7 You kept to your beliefs in all your three schools - that no one is here by chance, that all have a destiny to make and meet under the portals of your school. Through almost 30 years, you saw your junior college go off to Alexandra Road and the large enrolments in the school saw a necessary separation of the secondary school from the primary school. Yet you never gave up the dream of One Family Unbroken. And today, we can all see your dream, a reality.
8 I encourage the Village to push the boundaries in education. You can show how the interdependence of school and community can lead to a new, enriched model of education. You can also find new ways of developing student loyalties to the Village, and to the people they grow up with here in the Village. Many of us here today will I’m sure agree that the most lasting loyalties come from going through happy times together in our school days - doing tough things together, sweating it out together, laughing and playing together.
9 Our schools have all levelled up to a level of competence and quality that most countries see only at their top end. But we are keen that schools go further to develop their own identity. Grow a distinctive culture that makes their students feel they belong. You have already started doing that. Your former students, especially those who graduated in the 70s and earlier, are infuriatingly proud of their school. They spent many years together, and experienced happy and memorable times together.
Nurturing the global outlook
10 In an interconnected world, where business crosses boundaries as a matter of course, and where the family cannot always afford to be physically intact, the St Andrew's community has understood that children need some constants as they grow up, the stability of friends and teachers . I look forward with great expectation to what your Village can do to bring up the children placed under your care.

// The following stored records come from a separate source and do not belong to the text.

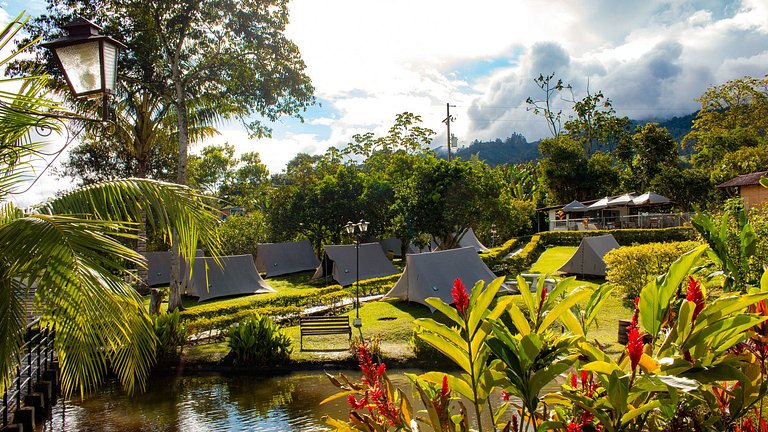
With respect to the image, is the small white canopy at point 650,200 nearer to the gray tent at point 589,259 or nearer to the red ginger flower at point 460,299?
the gray tent at point 589,259

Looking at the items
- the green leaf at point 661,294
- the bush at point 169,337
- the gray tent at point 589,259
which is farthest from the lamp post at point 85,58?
the gray tent at point 589,259

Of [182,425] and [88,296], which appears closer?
[88,296]

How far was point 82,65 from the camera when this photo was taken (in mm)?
3756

11 My next invitation to the Village is for you to embrace the spirit of a global world. You can create unique educational opportunities by twinning with schools in other countries. It will help nurture the cultural flexibility that young Singaporeans will need in this new environment - whether to do business, to seek professional opportunities, or to generate trust and understanding in a troubled world.
Creating a Total School Experience
12 Finally, I congratulate you on the opportunities you have created for yourselves and for your students with this unique coming together in the Village. May I urge you to look then at the total school experience that the Village is uniquely positioned to do. Most schools and junior colleges are independent entities with little relationship with each other, and few experiences to share. Your close proximity is an opportunity to develop over ten to twelve years a St Andrew's brand of education that will be unique.

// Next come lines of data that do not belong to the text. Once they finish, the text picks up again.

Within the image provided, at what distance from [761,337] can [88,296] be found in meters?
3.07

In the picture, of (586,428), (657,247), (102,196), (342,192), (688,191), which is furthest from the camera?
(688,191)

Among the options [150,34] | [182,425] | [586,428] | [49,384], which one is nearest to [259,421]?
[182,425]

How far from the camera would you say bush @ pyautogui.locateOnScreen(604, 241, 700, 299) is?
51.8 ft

13 The opportunities will be there in both the academic and other areas. Take rugby, which St Andrew’s evidently cannot live without. This year, all your three schools won the Rugby Championships. This was not something that was achieved overnight. It came from a five-year plan that saw your coaches teach up and down the levels while older and younger players freely mingled both in friendly camaraderie and tough training.
14 I am confident that as you adopt this model for classroom teaching, many artificial barriers will fall away and learning will be in all directions. Not just from teacher to student but from student to teacher as well as between teachers and between students. This is what the village of learning must be like in the 21st century - to keep learning from each other, with an open mind.
Conclusion
15 May I wish all of you at St Andrew's Village a great future as you fashion a learning experience that is happy, and made strong by the bonds of community.